Last night pro-nuclear climate protesters gathered outside Greenpeace headquarters in Paris (Ile-de-France) to voice their disapproval over the closure of the site. 

The closure has also been opposed by the 2,500 inhabitants of the town of Fessenheim, who rely on the plant for economic purposes. 

In 2017, the plant employed 750 people and 300 service providers, but only 60 EDF employees will be needed up to 2024 to dismantle the plant.

A trade union for workers, CGT Fessenheim, tweeted: “This situation is like an economic, social and ecological genocide. Sending strength to the employees of Fessenheim.”

No plans for site after closure

While there are no official plans for the land on which the plant currently stands, it has been suggested that the plant may become a decontamination plant for radioactive metals, or a biofuel factory.

President of the Grand-Est region, Jean Rottner, has complained that the government closed the site without confirming a replacement project. He expects that the first businesses may not emerge on the site until “the end of 2021, running into 2022”.
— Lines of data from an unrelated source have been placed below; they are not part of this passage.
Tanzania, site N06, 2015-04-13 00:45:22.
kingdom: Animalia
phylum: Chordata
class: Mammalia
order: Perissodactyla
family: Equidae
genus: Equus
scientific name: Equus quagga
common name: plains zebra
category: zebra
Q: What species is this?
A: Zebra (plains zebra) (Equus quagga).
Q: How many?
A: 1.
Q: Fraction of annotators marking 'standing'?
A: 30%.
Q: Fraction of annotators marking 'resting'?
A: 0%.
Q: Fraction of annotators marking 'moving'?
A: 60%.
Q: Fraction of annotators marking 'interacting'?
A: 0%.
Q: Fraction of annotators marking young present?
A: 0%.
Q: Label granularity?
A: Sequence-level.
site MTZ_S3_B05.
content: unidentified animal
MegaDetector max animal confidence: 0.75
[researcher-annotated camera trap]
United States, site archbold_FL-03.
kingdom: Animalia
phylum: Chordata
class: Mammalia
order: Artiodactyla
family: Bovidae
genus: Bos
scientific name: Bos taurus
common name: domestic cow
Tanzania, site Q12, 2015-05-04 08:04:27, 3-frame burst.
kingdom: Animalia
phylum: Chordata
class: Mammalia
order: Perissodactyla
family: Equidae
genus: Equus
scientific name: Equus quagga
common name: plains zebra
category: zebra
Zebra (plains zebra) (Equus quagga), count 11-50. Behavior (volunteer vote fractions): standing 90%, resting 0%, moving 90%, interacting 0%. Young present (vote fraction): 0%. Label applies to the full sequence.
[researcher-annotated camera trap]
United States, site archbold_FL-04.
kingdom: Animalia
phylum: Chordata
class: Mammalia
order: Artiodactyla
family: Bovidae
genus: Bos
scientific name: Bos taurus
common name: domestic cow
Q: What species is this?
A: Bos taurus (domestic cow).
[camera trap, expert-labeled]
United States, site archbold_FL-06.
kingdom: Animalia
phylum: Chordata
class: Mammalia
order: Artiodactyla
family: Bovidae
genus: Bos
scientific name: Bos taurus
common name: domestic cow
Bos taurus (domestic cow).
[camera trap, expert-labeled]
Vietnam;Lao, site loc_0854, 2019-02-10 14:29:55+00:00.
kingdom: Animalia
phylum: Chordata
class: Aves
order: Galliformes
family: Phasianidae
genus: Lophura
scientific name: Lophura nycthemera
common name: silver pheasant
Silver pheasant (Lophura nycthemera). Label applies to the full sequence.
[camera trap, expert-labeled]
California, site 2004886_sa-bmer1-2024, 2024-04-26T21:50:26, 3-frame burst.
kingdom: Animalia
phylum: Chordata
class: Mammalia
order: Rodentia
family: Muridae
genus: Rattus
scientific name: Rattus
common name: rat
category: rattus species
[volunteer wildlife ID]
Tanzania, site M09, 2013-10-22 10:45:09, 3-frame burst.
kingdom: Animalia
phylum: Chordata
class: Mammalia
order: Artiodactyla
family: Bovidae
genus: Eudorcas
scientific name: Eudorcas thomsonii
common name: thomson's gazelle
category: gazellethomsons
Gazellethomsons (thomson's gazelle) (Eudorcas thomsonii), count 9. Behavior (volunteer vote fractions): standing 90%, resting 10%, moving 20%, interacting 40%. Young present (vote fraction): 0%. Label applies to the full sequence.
Meanwhile, he said that “more than 60%” of the 750 former Fessenheim employees have been successfully redeployed elsewhere, and almost two-thirds of service providers are enrolled on professional training courses.

 

France committed to reducing nuclear energy use

The site is being closed as part of a French commitment to reducing nuclear production of electricity to 50% by 2035. 

Reaching this target is likely to mean that 14 nuclear reactors will need to close in France, with 6 closing before 3030. This includes the two reactors at Fessenheim.

The closure was originally announced by François Holland when he was president, with the target again confirmed by President Macron during his election campaign in 2017.

Other nuclear plants have also been dismantled in France, such as one at Brennilis in Finistère (Brittany). However no plants of the same type as Fessenheim - which used water pressure systems - have been completely dismantled so far.